Actually, from long before that. In an interview last April, Mrs. Clinton said that if her husband were elected, they would like to invite ordinary Americans to the White House.

"Maybe we could have a random lottery in every state, so you wouldn't be just inviting the well-known and business people," she said at the time. "You'd do it far enough in advance so all the security issues could be taken care of. Then you'd invite them and their families to the White House, and you'd have a program like a mini-town meeting, and they would spend two hours telling the president what was happening.

"And then we'd have a big meal, everybody would visit, and we'd give them a tour and show them what the White House looked like.
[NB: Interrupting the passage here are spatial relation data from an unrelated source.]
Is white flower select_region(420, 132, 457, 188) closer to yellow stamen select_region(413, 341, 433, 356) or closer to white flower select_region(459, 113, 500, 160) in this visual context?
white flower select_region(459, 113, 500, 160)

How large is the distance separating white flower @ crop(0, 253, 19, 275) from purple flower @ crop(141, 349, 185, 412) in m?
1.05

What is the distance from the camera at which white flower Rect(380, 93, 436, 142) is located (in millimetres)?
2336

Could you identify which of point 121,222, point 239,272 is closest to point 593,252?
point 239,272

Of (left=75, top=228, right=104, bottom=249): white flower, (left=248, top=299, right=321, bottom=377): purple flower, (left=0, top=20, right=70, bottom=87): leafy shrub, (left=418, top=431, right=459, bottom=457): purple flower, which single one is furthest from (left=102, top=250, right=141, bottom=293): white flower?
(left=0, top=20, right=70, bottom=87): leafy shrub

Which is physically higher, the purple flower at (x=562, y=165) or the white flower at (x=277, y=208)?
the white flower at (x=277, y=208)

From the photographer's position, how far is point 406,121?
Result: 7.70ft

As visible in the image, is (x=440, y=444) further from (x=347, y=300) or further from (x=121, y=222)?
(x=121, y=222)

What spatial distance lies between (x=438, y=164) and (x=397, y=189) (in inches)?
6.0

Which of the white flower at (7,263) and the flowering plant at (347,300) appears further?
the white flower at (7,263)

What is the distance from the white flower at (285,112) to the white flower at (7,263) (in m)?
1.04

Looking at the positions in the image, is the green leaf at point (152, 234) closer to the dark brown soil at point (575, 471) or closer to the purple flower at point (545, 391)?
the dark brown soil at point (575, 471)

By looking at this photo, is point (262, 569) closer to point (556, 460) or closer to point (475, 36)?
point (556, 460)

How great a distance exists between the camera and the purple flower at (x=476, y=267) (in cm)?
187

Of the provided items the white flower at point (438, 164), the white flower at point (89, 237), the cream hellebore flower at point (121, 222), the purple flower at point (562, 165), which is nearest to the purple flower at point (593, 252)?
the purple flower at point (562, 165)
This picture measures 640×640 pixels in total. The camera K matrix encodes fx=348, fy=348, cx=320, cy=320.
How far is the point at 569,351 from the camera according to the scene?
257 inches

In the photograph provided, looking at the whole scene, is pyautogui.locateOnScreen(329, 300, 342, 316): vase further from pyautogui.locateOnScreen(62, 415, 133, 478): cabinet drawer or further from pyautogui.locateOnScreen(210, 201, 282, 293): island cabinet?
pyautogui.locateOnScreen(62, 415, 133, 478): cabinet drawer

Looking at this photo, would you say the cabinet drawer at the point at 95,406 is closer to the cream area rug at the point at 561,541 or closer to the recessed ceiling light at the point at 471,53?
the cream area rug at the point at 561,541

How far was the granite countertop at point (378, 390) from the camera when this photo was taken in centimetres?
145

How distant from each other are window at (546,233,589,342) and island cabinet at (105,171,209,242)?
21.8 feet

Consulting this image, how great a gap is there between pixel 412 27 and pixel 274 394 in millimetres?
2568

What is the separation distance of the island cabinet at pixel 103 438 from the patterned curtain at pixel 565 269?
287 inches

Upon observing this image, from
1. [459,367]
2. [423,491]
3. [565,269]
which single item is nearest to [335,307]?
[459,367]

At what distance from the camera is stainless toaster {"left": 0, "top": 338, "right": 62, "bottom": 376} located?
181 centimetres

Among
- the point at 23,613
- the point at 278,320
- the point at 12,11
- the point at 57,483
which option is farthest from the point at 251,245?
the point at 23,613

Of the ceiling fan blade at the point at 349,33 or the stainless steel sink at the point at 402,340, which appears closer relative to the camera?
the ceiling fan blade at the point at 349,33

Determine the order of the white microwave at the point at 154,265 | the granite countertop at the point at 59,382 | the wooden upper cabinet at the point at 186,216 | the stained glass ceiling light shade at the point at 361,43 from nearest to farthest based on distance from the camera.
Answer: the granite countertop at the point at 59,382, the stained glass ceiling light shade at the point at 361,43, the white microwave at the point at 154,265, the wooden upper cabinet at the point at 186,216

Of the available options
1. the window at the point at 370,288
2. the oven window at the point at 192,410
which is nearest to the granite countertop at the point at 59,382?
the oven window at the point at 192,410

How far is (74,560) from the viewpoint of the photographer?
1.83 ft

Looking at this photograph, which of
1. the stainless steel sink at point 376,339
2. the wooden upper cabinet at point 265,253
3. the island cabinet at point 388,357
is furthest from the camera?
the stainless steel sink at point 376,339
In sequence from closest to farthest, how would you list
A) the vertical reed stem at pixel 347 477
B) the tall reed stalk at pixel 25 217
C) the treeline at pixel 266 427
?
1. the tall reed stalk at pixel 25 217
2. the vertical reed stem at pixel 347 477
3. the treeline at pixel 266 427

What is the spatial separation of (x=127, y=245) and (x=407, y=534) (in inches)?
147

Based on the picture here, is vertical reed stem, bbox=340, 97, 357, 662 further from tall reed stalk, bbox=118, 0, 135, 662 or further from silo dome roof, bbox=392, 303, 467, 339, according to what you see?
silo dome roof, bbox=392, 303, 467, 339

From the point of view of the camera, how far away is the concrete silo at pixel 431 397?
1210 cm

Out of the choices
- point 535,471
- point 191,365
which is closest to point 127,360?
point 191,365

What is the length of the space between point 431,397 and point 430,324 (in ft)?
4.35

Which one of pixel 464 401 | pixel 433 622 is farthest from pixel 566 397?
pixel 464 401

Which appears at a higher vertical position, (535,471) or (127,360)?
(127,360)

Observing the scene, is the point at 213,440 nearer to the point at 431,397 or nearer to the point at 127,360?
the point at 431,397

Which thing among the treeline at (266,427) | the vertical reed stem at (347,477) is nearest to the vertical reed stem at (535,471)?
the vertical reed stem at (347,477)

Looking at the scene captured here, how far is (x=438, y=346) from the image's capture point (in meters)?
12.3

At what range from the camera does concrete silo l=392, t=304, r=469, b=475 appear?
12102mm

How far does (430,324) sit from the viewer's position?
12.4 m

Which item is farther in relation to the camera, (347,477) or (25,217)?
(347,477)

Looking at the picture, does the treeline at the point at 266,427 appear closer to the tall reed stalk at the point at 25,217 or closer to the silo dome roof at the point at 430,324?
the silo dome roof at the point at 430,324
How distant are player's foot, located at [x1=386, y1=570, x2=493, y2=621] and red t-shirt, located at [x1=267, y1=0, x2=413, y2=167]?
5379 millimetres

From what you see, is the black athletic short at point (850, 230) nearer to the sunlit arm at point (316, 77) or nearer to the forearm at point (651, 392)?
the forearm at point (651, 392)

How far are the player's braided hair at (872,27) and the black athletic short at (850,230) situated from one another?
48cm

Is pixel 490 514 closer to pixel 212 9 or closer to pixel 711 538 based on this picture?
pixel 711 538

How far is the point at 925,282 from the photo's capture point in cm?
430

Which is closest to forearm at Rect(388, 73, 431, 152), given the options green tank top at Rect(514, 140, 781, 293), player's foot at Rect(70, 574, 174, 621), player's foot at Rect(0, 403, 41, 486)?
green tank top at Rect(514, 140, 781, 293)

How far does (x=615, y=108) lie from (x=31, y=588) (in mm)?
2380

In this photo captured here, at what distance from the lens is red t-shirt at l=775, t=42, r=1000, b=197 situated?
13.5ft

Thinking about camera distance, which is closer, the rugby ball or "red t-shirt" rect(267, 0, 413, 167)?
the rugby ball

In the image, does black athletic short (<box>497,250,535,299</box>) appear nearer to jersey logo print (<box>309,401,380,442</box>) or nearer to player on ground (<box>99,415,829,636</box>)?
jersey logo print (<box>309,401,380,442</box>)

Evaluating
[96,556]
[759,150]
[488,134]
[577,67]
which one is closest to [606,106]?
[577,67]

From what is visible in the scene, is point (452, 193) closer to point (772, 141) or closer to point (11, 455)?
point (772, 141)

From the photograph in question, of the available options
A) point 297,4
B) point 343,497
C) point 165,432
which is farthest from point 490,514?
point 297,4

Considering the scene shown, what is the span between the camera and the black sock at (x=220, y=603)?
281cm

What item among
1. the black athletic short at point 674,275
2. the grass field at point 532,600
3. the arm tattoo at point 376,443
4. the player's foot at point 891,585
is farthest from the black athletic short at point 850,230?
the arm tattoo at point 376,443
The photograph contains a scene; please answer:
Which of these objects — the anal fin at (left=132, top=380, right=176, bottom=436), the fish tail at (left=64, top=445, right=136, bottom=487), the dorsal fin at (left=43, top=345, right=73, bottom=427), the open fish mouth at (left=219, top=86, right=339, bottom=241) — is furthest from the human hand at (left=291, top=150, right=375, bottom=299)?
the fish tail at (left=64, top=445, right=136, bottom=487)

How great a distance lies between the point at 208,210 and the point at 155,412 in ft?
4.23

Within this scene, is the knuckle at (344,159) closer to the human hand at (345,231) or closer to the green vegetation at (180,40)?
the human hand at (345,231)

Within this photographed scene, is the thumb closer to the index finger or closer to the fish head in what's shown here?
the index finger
There's got to be ways to get people reconnected to their president and their government again."

Like most presidents before him, Mr. Clinton will look for ways to escape the confines of the White House. When it was suggested that the president wouldn't be going out for meals as often as he did in Little Rock, Ark., Mrs. Clinton said, "Well, don't hold your breath. I wouldn't take a total bet on that. If there's a way we can figure that out, we'll be going out."

Would that include sneaking out, leaving the news media in the dark about where the Clintons were going? "Yep," she said.

For the moment, Mrs. Clinton is more interested in getting some sleep. Like millions of Americans who juggle many responsibilities, the Clintons don't get enough.